When they get to Canyon City, David and Marion meet a woman named Romana Denison. I guess she's just a cadet, like David, though when we first saw her I got the impression she was an instructor. (Obviously, she knows a great deal about Skybax Riders, because her father had been one of them.) Actually, the instructor is a man named Oonu, who was the captain of the squadron that drove off the T-rexes in part one. Anyway, David really doesn't want to be a Skybax Rider, because he as a fear of heights. Meanwhile, back at the farm, Karl goes to the hatchery, where a girl named Samantha (Marion's younger sister) shows him the saurian egg that will be his life partner, when it hatches. (This is something we'd heard a bit about in part one, though I had no idea the saurians would be so much younger than their human partners.) And Karl has no intention of becoming life partners with a dinosaur. But after the baby Chasmosaur hatches, Samantha insists he name it, so he calls it 26 (which had been the number printed on the egg). By the end of part two, however, it's clear that Karl has come to really care about 26.

In Waterfall City, Cyrus Crabb petitions the senate for access to the Great Library, to prepare for an expedition to the World Beneath, in order to look for more sunstones, to replace the ones that are failing throughout Dinotopia. Of course, he is refused. So he seeks help from Zippo. But... that ends badly. Later, Cyrus finds Karl in Vidaba, and continues to make plans with him to escape the island. (I don't want to go into detail, but there are a number of times throughout the miniseries that Cyrus tricks Karl into doing bad things.)

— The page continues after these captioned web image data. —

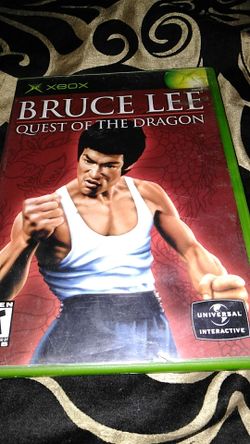 XBOX Game Bruce Lee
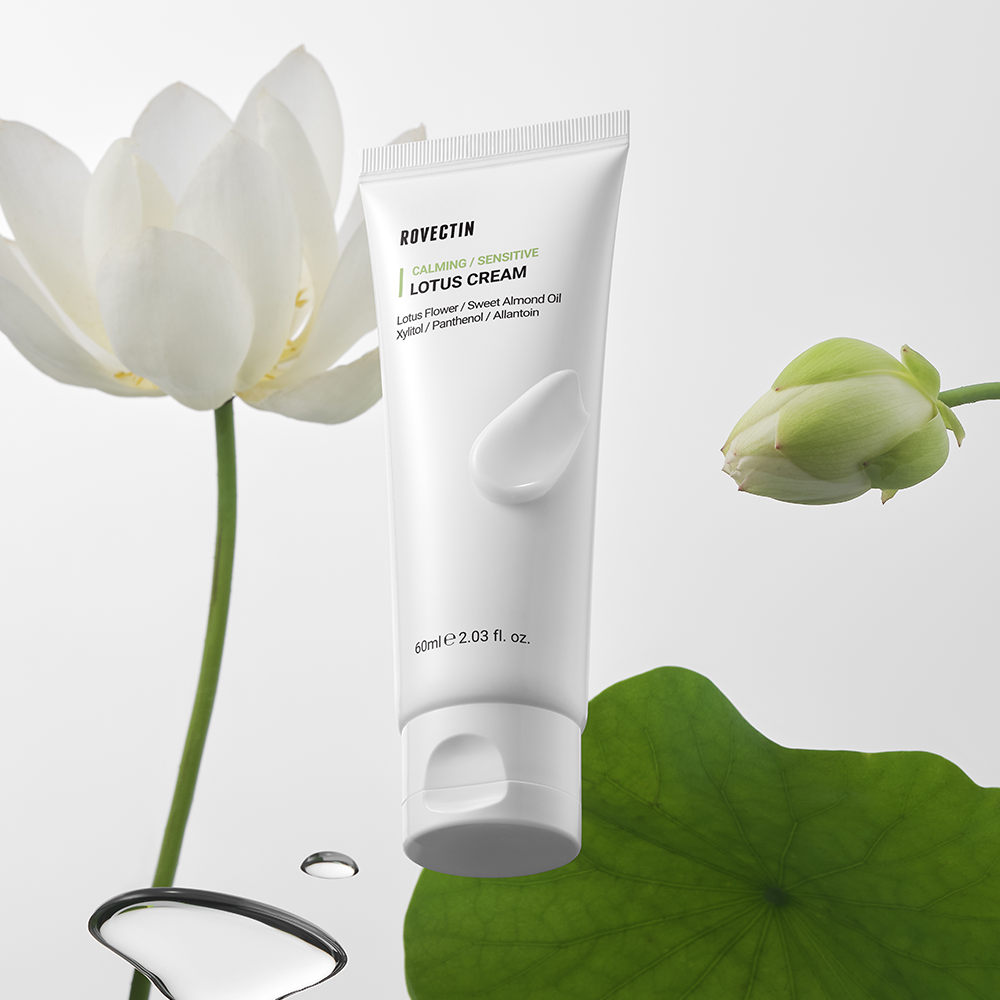 로벡틴 카밍 연꽃수 산뜻 데일리 수분크림 60ml - 상품 이미지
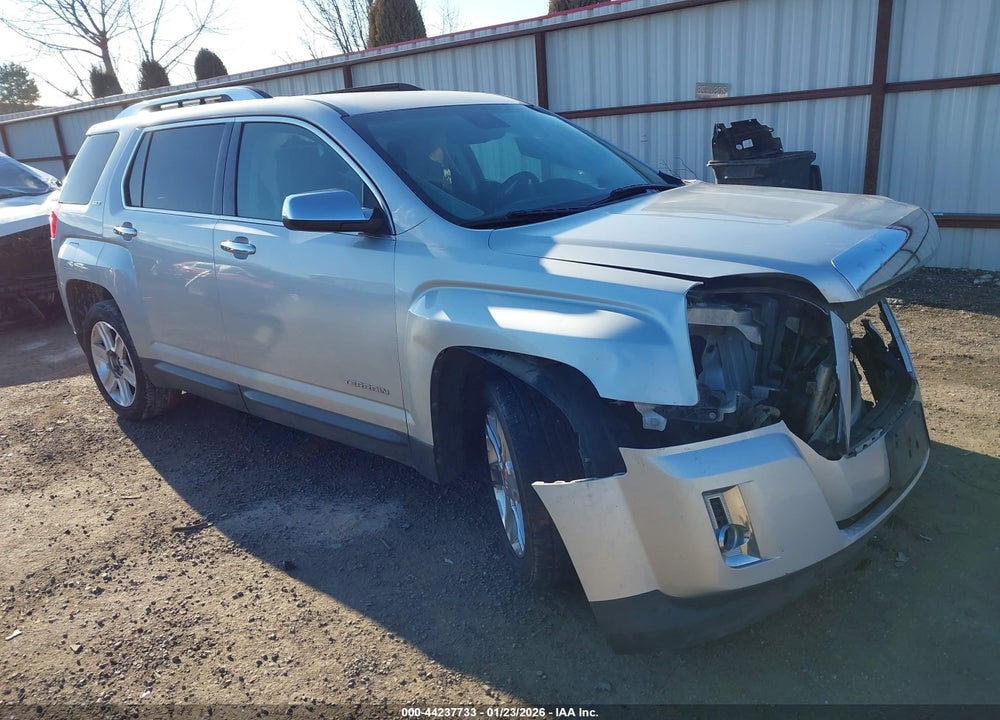 2010 GMC TERRAIN SLT-2 VIN: 2CTFLJEW1A6393475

Um... and... Marion sort of befriends an albino Pteranodon, who'd been rejected by the other Pteranodons. And later she gets attacked by the others, after which Oonu forbids her to continue her studies. So she basically spends her time as moral support for David, who has been having trouble with his own training. And he eventually meets the albino, which he names Freefall. Oh yeah also he tells Marion he's falling in love with her, but her feelings remain unclear (though she did seem jealous of his friendship with Romana). And later on, after failing to bond with any Skybaxes, David rides Freefall.

Part Three
In the final part of the miniseries, the crisis in Dinotopia grows steadily worse, as many villages are being destroyed by rampaging T-rexes and Pteranodons, and refugees begin pouring into Waterfall City. The sunstones also continue to fail, and I guess in addition to providing electrical power to Dinotopia, they also provided some kind of protection from agressive dinosaurs. So this is a really bad time for them to be failing. And Mayor Waldo and the Senate are still unwilling to take any meaningful action to fix the problem. That is, they still refuse to let anyone enter the World Beneath, to look for more sunstones. Of course, the Scott boys and Marion try to do so anyway, after receiving some "help" from Cyrus. (By now, even Karl doesn't trust him anymore.) They end up failing, and in fact it seems they make things even worse than they were before. And the boys get put under house arrest. Later, they all receive even more help from Cyrus, who wants them to find the journal of an explorer named Arthur Denison (who I guess was Romana's grandfather). Arthur had explored the World Beneath, along with Cyrus's own father, Lee Crabb. Cyrus helps them escape, and later takes them to the World Beneath using Denison's old submersible.

And I guess I don't want to reveal any more of the plot, but it does all have a happy ending.